I checked out this 1979 book on Post-Impressionist painters for the Pinakes Legacy project. It's been a long time since I've looked at a coffee table book on art and in that time, the internet has exploded and become the de facto way I find information. Looking at this book reminded me how much harder it was to find out what you wanted to know before the internet.

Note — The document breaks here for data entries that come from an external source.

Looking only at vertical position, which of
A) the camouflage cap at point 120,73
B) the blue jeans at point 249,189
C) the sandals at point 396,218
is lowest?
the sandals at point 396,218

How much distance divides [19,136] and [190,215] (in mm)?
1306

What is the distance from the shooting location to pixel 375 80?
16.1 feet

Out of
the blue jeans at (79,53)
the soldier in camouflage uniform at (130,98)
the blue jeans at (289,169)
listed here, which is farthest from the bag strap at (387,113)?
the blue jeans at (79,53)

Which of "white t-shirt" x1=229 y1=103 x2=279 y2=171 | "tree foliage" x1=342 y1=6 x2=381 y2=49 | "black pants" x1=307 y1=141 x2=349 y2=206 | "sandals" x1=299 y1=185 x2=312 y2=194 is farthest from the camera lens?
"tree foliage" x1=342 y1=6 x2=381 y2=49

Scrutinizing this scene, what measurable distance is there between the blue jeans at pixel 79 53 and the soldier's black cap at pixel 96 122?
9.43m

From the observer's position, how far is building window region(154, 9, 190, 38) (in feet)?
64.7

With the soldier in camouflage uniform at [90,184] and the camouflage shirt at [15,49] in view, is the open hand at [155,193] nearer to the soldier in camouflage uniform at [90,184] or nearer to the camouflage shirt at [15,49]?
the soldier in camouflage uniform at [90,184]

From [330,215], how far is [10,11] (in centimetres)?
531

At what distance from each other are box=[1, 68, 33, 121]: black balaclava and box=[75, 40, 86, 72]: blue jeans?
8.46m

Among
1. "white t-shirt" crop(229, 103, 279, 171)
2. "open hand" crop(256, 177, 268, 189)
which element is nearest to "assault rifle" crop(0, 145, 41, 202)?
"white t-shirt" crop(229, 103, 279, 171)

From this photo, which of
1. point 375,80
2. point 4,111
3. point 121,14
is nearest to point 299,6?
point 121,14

For example, I was looking at the book with my 13-year-old and trying to explain the difference between the Impressionists and Post-Impressionists. I was combing through the table of contents and the index to see if the book compared the two, or gave any examples for contrast. Having no luck, my son said, "Why don't you just look it up on your phone?" Of course! In those few minutes with the book, I had been mentally transported to the past and temporarily forgot I had the entire history of art in my purse, in color! I quickly pulled up a bunch of Impressionist paintings and a nice pithy description of the difference and we were off, discussing which we liked better, figuring out if one of my favorite painters, Franz Marc, was an Impressionist (he's not, he's an Expressionist), and generally geeking out on early 20th century painting, coffee table book forgotten.
Part of the problem with this book, is that to make it affordable at the time, most of the prints are in black and white. When you're talking about an art movement that was partly a reaction to the muted and realistic colors of Impressionism, you need to see the color to understand how different Post-Impressionist work is. I remember when I was in my early 20s, I was looking through a friend's old art history book and saw a black and white thumbnail of Franz Marc's Deer in a Monastery Garden. I was taken by it, even in black and white, but when I finally found a print shop downtown, looked through their catalog, found a print, ordered it from the Munich museum Lenbachhaus, and picked it up two weeks later, nothing could have prepared me for the amazing intensity and contrast of colors! Truly, there was no way to tell what kind of picture it was without the color.
Each chapter in the book focuses on an Impressionist Shone feels is important, so right there, but the book has a bias. I read through the chapters on the artists I knew well and he does a pretty good job covering their painterly lives, so that was interesting. I wouldn't say his writing is lively, but it's serviceable. I wouldn't buy this book for my own though.